### What is needed
Please list every language named in the passage below about learning languages abroad.

### Passage given
•••

Don’t you just love learning a foreign language? It is so much fun! Okay, it’s also exasperating, difficult and often confusing. I am now learning French, and I’ve dabbled in a couple of others, so I know whereof I speak. However, even a language you are familiar with spoken in other parts of the world can offer up befuddlements, discombobulations, and mortifications.
It’s a truth like a cow (a Dutch expression) . . .
. . . that as an expat or a world traveler you have a great advantage if you speak English. You’re especially lucky if you live in a foreign country that actually has English as its official language. It makes shopping for food and reading signs so much easier, don’t you agree?
No picking or alighting!
So, having learned English (in school in my native Holland and later living in the US) paid off for me when I lived in Kenya, East Africa, where both English and Swahili are official languages. I did learn some Swahili, like Cho iko wapi? (Where is the bathroom?) and other such crucial phrases.
My mate was an American Peace Corps volunteer at the time and we lived in a shabby little house loved by spiders and army ants. A maize field started at the bottom of our garden and often we would see women tending the corn. Kikuyu farm women toil like no others. Most flabbergasting to me was seeing women carrying huge loads of firewood on their backs, often with a baby strapped on in front.
Photo credit | Creative Commons License
I was home one afternoon when a rain storm hit. A deluge of water poured forth from the heavens, drumming on our corrugated metal roof. Somehow, above the noise, I became aware of voices outside the front door. I opened it to investigate and found two young Kikuyu women hiding under the roof overhang, farm implements clutched in their hands. They were drenched. They must have come running over from the shamba below to take cover.
Drama!

•••

### Data provided
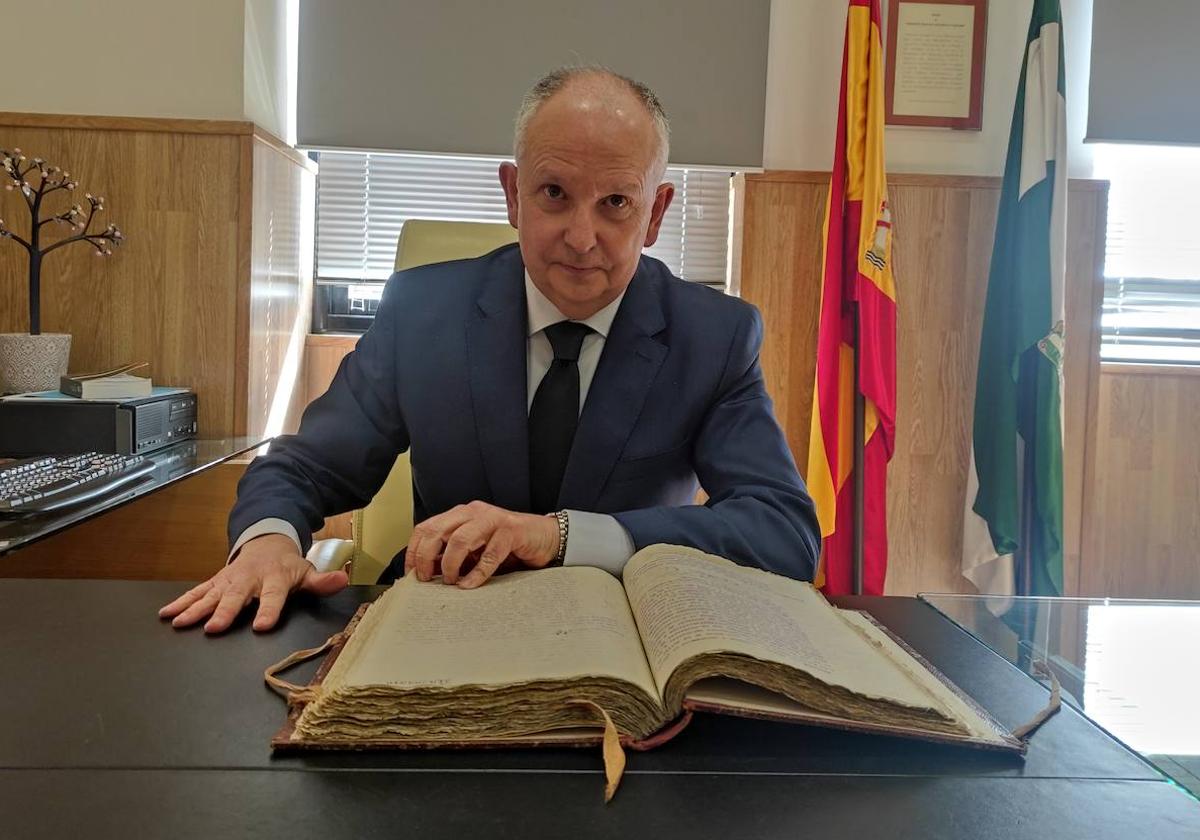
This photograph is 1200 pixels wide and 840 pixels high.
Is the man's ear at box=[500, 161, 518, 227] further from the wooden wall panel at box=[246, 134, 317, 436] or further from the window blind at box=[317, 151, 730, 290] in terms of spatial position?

•••

### Exercise output
French, Dutch, English, Swahili